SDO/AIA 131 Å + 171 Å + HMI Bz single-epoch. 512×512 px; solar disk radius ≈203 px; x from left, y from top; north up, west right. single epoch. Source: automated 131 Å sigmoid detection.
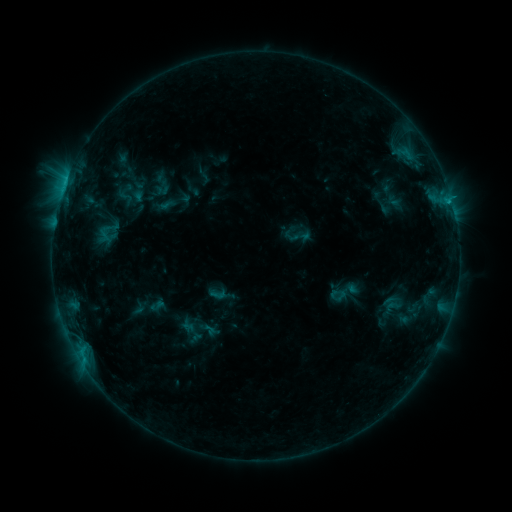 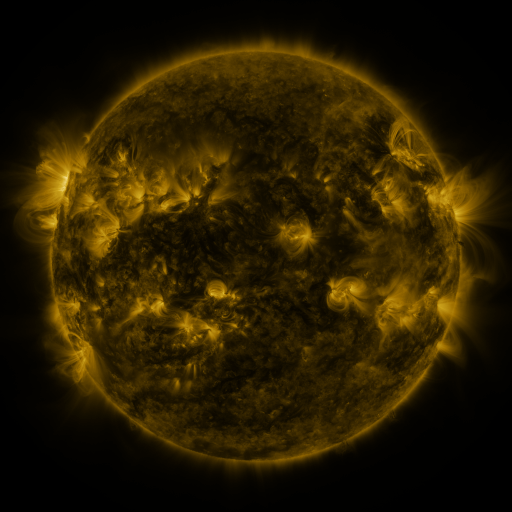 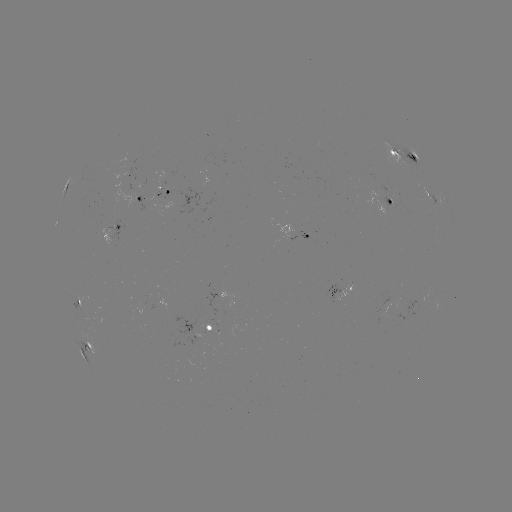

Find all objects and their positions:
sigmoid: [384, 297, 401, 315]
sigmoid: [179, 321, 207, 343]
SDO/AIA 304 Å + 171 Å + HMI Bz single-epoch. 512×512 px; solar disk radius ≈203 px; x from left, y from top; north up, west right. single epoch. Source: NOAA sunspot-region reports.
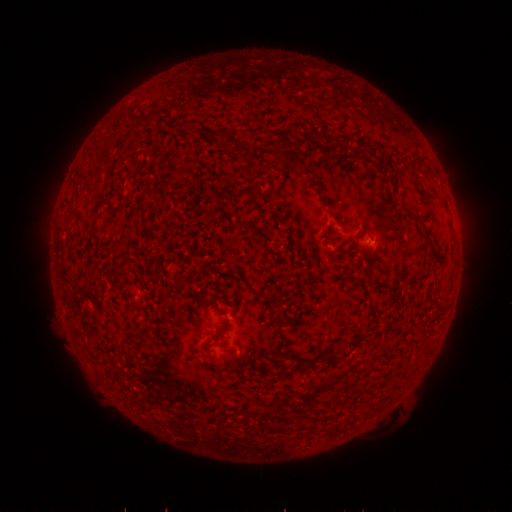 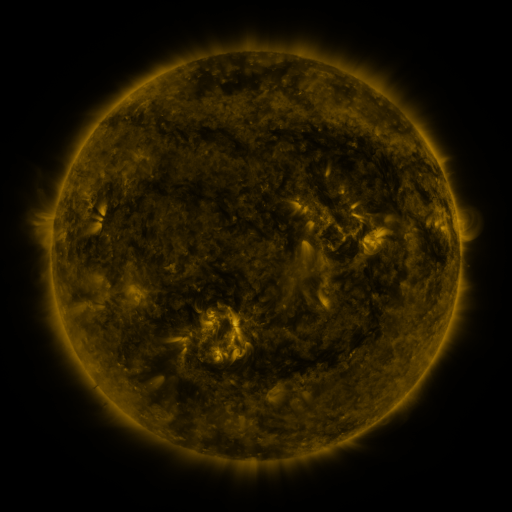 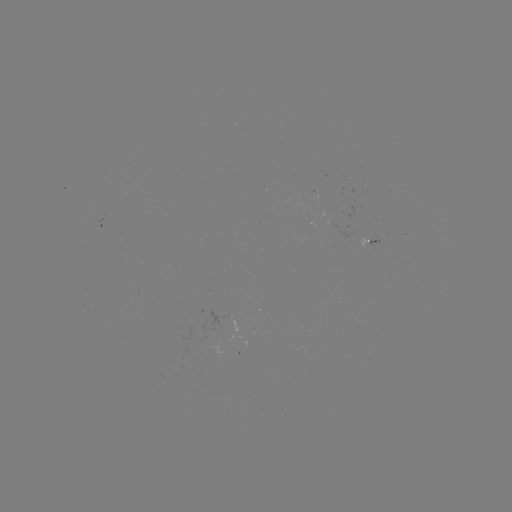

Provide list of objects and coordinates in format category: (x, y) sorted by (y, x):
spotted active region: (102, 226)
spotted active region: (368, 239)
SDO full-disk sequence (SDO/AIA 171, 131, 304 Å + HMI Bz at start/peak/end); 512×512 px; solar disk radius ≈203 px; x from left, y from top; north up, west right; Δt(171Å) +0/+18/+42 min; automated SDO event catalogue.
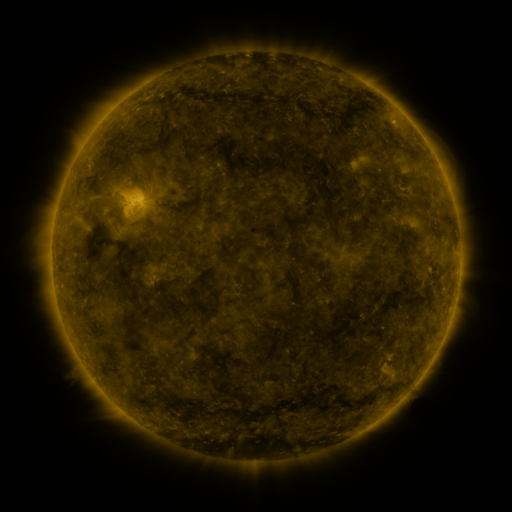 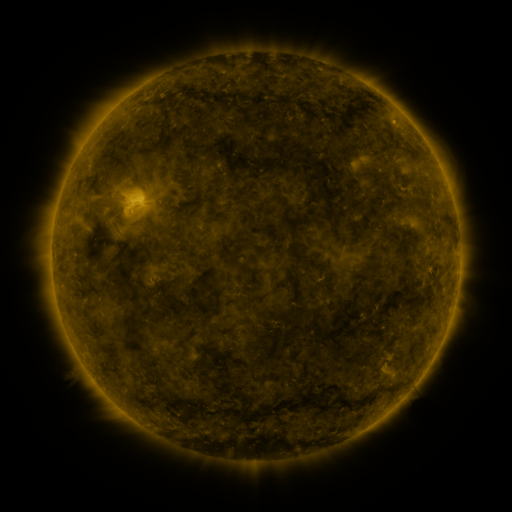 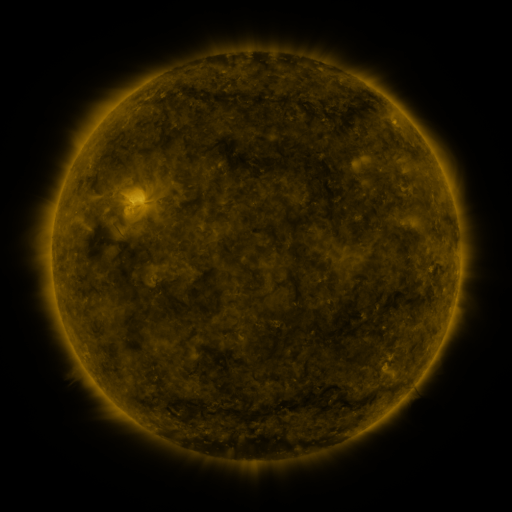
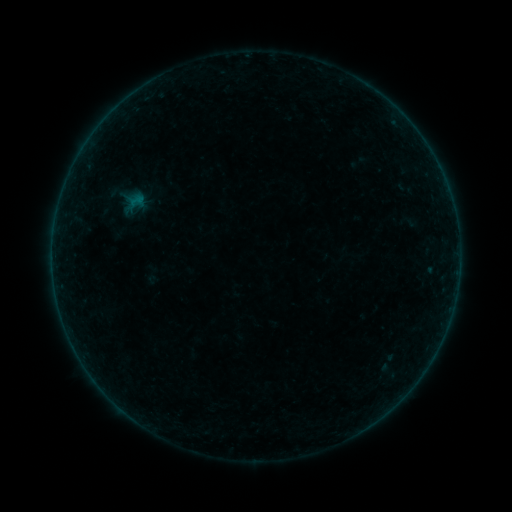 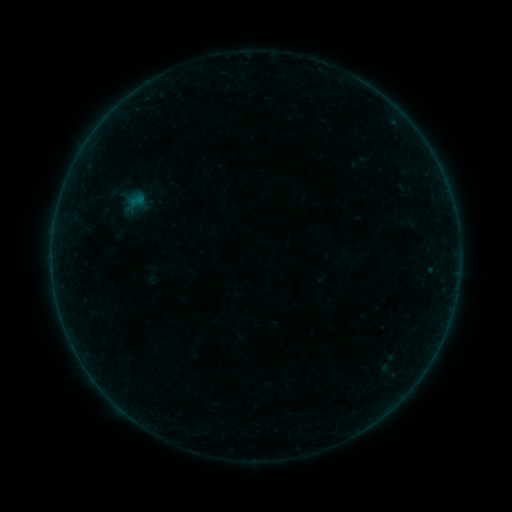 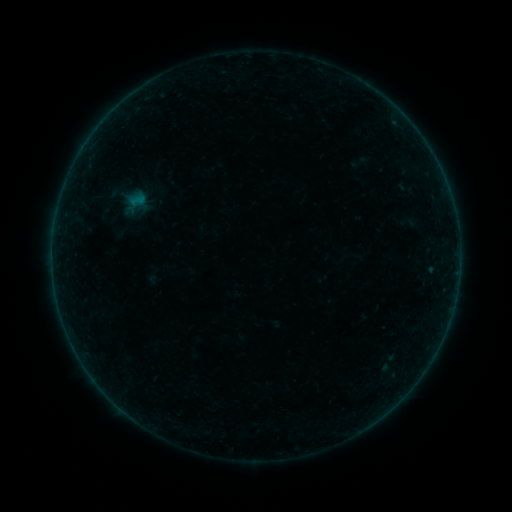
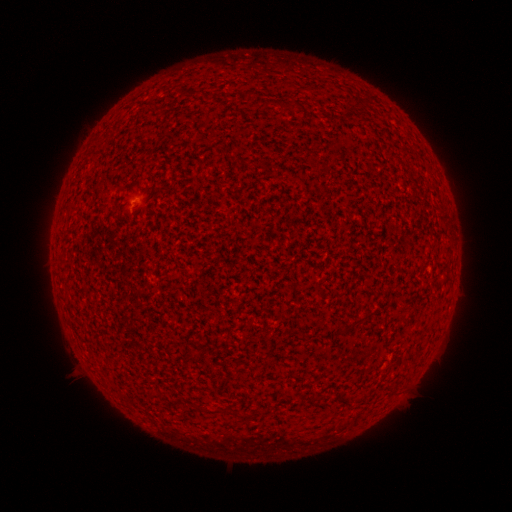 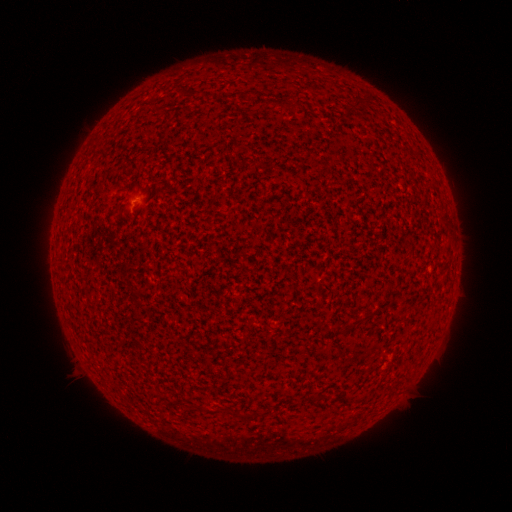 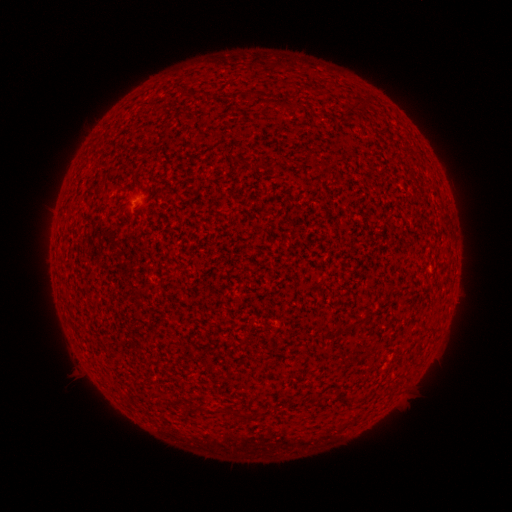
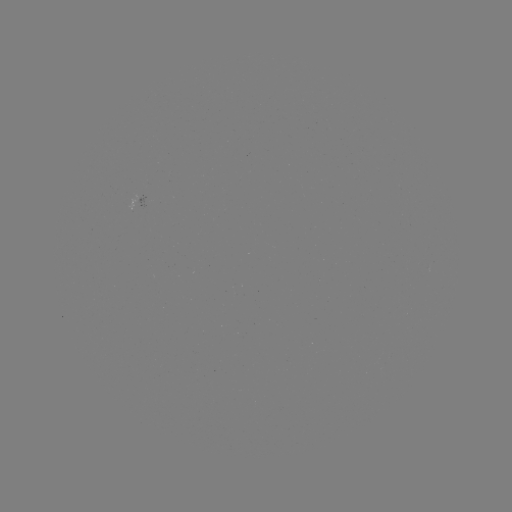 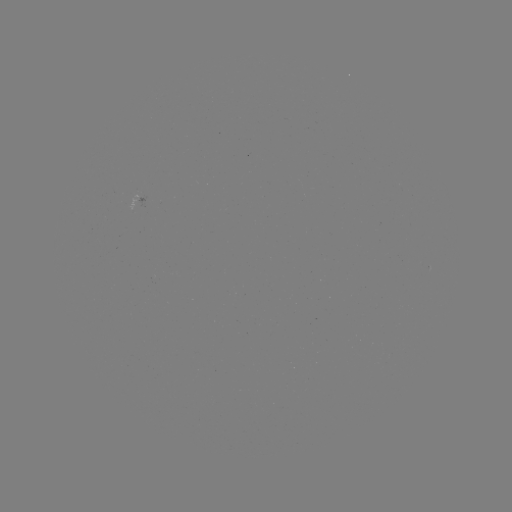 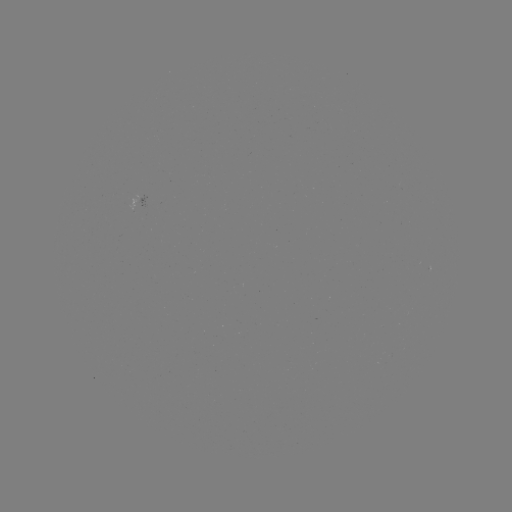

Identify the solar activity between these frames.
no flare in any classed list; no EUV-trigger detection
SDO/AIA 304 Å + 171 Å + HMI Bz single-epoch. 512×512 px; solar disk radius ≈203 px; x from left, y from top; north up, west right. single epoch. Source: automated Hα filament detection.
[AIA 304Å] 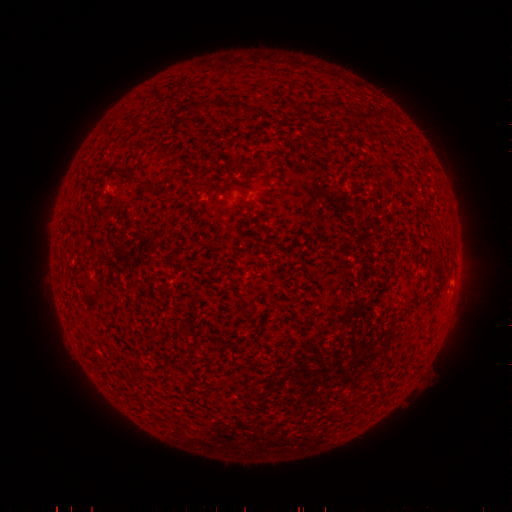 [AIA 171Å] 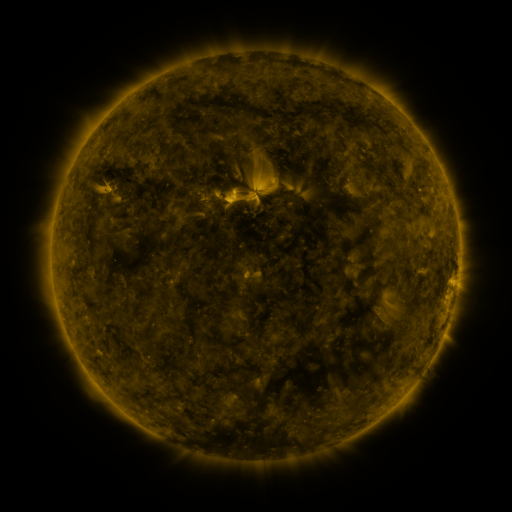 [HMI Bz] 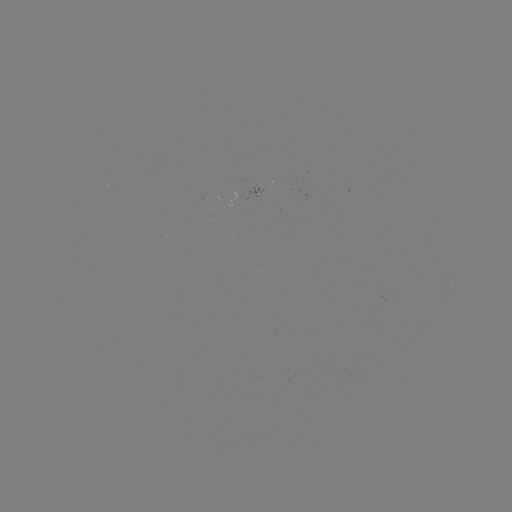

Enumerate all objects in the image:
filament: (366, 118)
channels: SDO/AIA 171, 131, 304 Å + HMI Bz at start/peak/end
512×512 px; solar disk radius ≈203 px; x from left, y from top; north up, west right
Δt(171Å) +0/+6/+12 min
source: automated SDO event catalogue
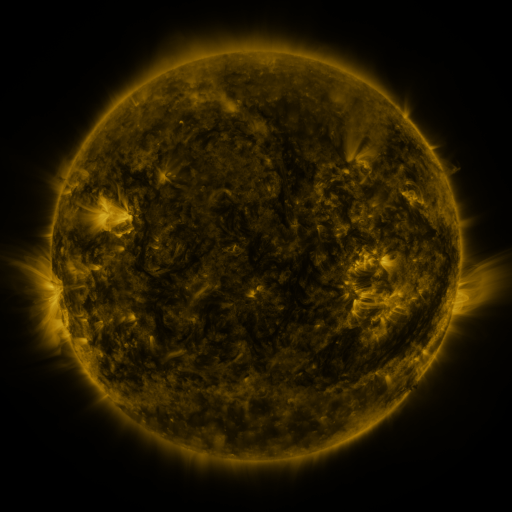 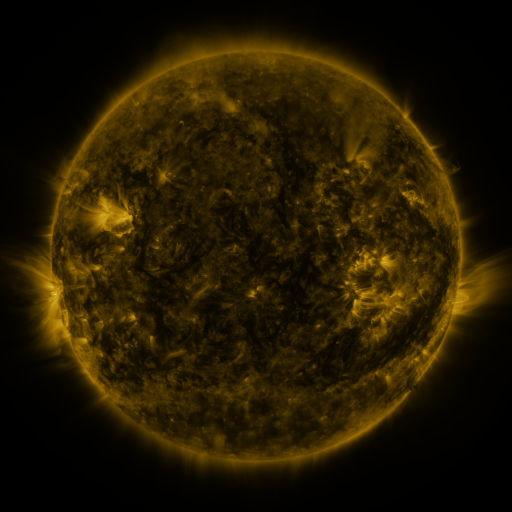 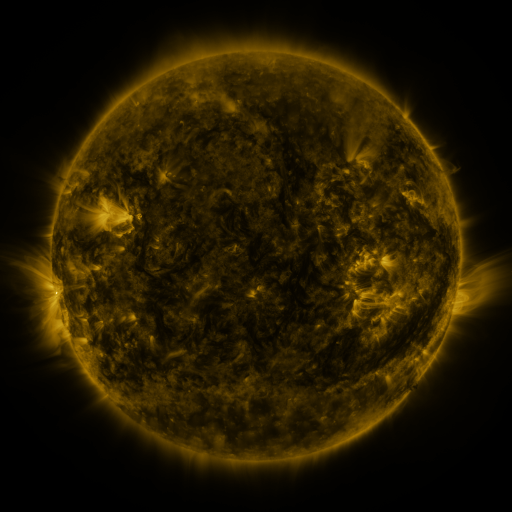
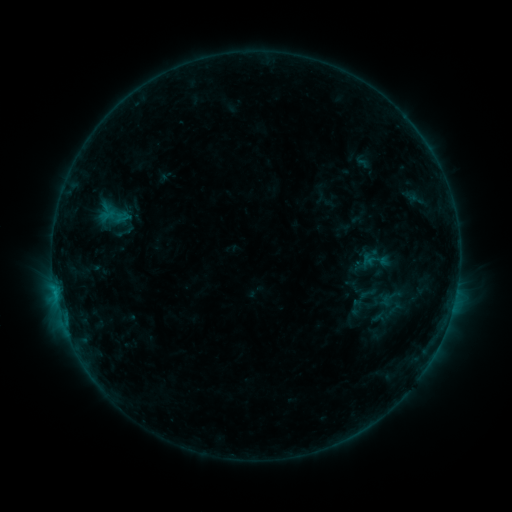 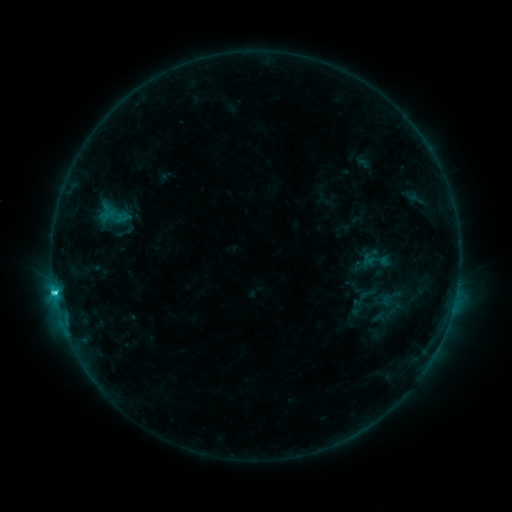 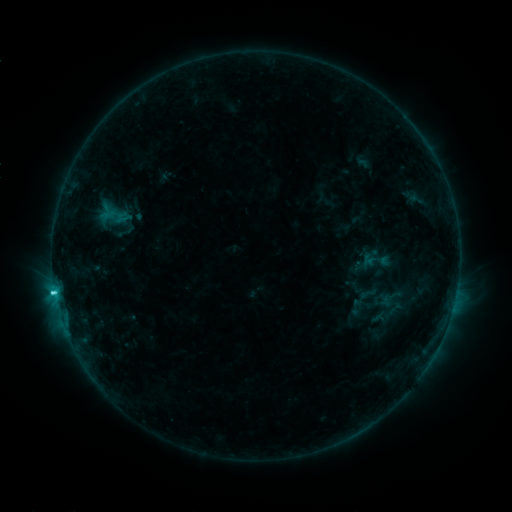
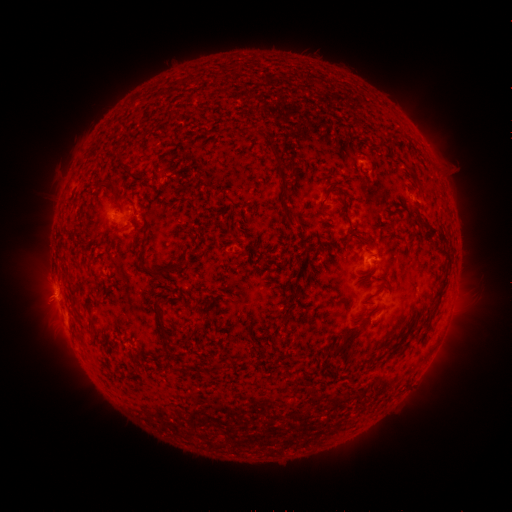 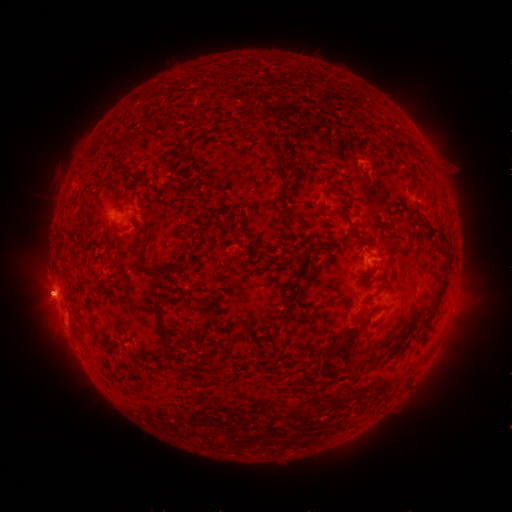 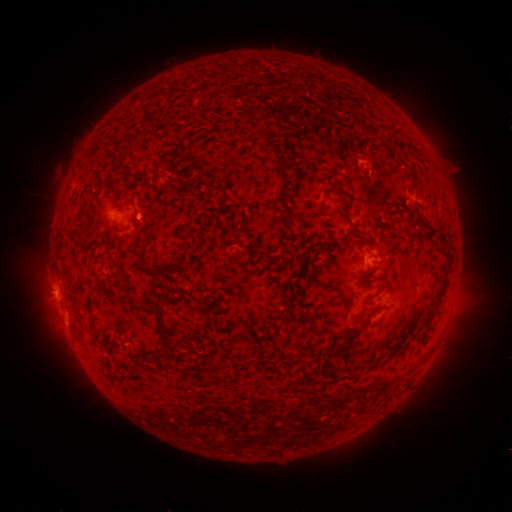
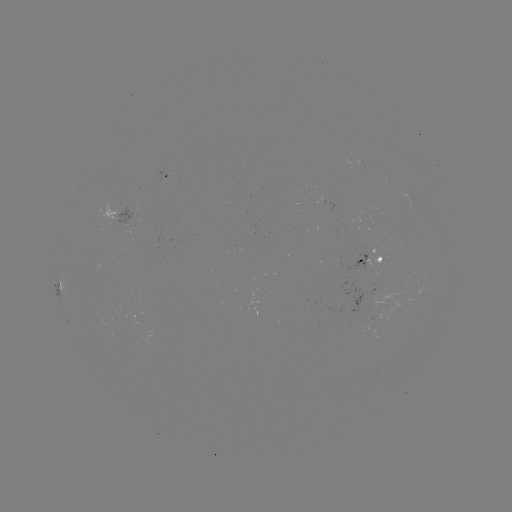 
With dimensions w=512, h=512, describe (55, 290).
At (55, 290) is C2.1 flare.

◆ ◆ ◆ ◆ ◆

» What the exercise asks:
Only the lines from the start of the records to the one containing "SDO full-disk sequence" should be repeated, exactly and with both ends kept; drop any pictures.

» Output of the task:
SDO/AIA 131 Å + 171 Å + HMI Bz single-epoch. 512×512 px; solar disk radius ≈203 px; x from left, y from top; north up, west right. single epoch. Source: automated 131 Å sigmoid detection.

Find all objects and their positions:
sigmoid: [384, 297, 401, 315]
sigmoid: [179, 321, 207, 343]
SDO/AIA 304 Å + 171 Å + HMI Bz single-epoch. 512×512 px; solar disk radius ≈203 px; x from left, y from top; north up, west right. single epoch. Source: NOAA sunspot-region reports.

Provide list of objects and coordinates in format category: (x, y) sorted by (y, x):
spotted active region: (102, 226)
spotted active region: (368, 239)
SDO full-disk sequence (SDO/AIA 171, 131, 304 Å + HMI Bz at start/peak/end); 512×512 px; solar disk radius ≈203 px; x from left, y from top; north up, west right; Δt(171Å) +0/+18/+42 min; automated SDO event catalogue.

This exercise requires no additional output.